■ SELECTED EXTRACT ■
####################

I went ahead and bought an auger for my tractor out here at the farm, but when I lived in town I rented a skid steer with the auger attachment for a weekend. The skid steer was a dream compared to trying to bore a hole in clay with no down pressure with my tractor. But on the other side of the coin, you can bore holes at your leisure if you own the tractor and the auger, and at the end of the day you could sell the auger and get most of your money back. The skid steer was about $250.00 a day, so 4 days and you would own the auger!!
It's a hard call, for sure. The skid steer bored holes like there was no tomorrow!!


----------



## DLSkidmore

We have a lot of rock in our soil, is a 3-pt hitch auger even the right tool for the job? Am I going to buy one and end up renting a larger machine anyway?


----------



## pogobill

I have rock as well, and a lot of it seems to be the same size as the hole I boring! And I have a lot of hard pan clay. When I hit the sandy soil I'm good for quite a few holes, but if I hit the clay, I'm looking at three or four holes a day before I get fed up with it!
You can purchase a hydraulic top link that may give you some down pressure. Just be aware that the auger should go in by itself as it rotates, if you push it or you go too deep before pulling the auger up to clean out the hole, you may be get the auger lodged into the ground and not be able to get it out. Go slow until you get the feel of it!.
On the other hand, it may be worth while to rent if you layout every hole you need first, and then rent the machine to do the work yourself. Not sure how many holes and the urgency there is to get them done, but it sounds as if you are not in a great hurry to get it all done at once. 
I made the right choice for me and i can put a hole in the ground whenever I need one.


----------



## Hoodoo Valley

I have enough "river rock" in my soil that I just keep sheering pins with my auger, and a fellow we hired to auger some holes, actually broke his auger. Our soil is more like river bed on account of glaciers.


----------



## bmaverick

I had picked up an IH auger on CL for a mere $300. Added new cutters and a position tip from TSC for under $100. I've used this baby to do over 1,500 holes in 4 years. 

I've had soil that was great to 4ft deep and soil with gravel. On the boom, augers usually have a bar to hang weights to help with the downward push. 

An auger can do much more than just fence post holes. I've done holes to sink in corner posts for sheds and barns, fix mail boxes that the plow hit, and to loosen the ground deeply to then grade out to change the course of a creek. 

On one occasion, I did a hole that hit a natural underground spring. It was like the event of someone hitting a fire hydrant. After 20mins, it was only bubbling on the top soil vs. a steady stream of a few feet. 

There are a few methods for storing a tractor 3pt auger. I use a 2 post method with another post across the top. It's the best I've seen online compared to others.

####################

■ PROMPT 1 ■
According to the tractor auger thread, how much did renting the skid steer cost per day?
■ PROMPT 2 ■
Change "hydraulic top link" to "hydraulic third link" in the part of the tractor auger thread that opens with the words containing "You can purchase" and closes with "I need one.", then write out that part again.
■ PROMPT 3 ■
Carry the tractor auger thread further, starting after its final sentence.

■ DATASET EXCERPTS ■
####################

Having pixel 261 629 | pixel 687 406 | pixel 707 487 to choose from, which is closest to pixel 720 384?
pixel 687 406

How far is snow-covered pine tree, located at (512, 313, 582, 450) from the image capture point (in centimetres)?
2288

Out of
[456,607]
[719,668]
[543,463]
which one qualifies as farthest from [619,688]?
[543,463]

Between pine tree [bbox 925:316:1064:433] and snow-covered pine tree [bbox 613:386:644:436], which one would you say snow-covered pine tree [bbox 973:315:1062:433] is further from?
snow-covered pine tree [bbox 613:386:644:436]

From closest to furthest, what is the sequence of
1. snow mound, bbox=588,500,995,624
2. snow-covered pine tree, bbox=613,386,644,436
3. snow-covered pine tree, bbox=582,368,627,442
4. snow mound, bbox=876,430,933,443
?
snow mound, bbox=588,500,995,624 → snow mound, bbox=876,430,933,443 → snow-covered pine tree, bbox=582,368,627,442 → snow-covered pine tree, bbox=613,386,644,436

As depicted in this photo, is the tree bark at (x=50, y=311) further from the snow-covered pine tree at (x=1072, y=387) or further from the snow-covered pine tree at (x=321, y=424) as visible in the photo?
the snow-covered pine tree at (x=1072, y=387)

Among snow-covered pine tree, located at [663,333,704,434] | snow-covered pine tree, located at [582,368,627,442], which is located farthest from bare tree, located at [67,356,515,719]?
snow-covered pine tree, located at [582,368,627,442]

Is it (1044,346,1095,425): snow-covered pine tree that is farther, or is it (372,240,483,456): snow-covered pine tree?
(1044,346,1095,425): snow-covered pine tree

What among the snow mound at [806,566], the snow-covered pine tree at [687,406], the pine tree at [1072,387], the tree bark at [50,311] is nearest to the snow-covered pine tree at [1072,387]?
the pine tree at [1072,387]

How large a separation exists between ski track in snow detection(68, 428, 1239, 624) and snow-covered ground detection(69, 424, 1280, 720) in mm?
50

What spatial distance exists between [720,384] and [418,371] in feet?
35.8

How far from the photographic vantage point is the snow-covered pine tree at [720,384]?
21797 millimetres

####################

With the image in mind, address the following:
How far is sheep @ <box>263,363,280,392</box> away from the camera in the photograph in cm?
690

####################

■ EXERCISE RESULT 1 ■
About $250.00 a day.

■ EXERCISE RESULT 2 ■
You can purchase a hydraulic third link that may give you some down pressure. Just be aware that the auger should go in by itself as it rotates, if you push it or you go too deep before pulling the auger up to clean out the hole, you may be get the auger lodged into the ground and not be able to get it out. Go slow until you get the feel of it!.
On the other hand, it may be worth while to rent if you layout every hole you need first, and then rent the machine to do the work yourself. Not sure how many holes and the urgency there is to get them done, but it sounds as if you are not in a great hurry to get it all done at once. 
I made the right choice for me and i can put a hole in the ground whenever I need one.

■ EXERCISE RESULT 3 ■
Yes, after use, you can sell the auger. Just keep it in good shape.


----------



## DLSkidmore

Yeah, we're on a ridge made up of glacial till. There is some clay/loam on top, but the deeper you go the more rock you find. 3 holes a day makes purchase and taking my time more appealing.

We are not in a hurry at all. The first project for auger is something we've wanted to do for a few years and am finally making a priority. I think I bought the posts 2 years ago and they've just been sitting... Putting off some other normal annual projects to get it done this year. Even so, won't buy the auger until I have cash for it, might be midsummer by then. The fence has been holding, mostly, the dog can slip through it but livestock have not. We need to replace some aging posts, enlarge the pasture a wee bit, survey the property line more closely, add gates that proper equipment can actually fit through, put up a smaller mesh that lambs won't get their heads stuck in... After we've done all the external fences, there are internal fences that need upgrading as well. We'll do most of the fence with T-posts, but doing wood for the corner assemblies and gate assemblies.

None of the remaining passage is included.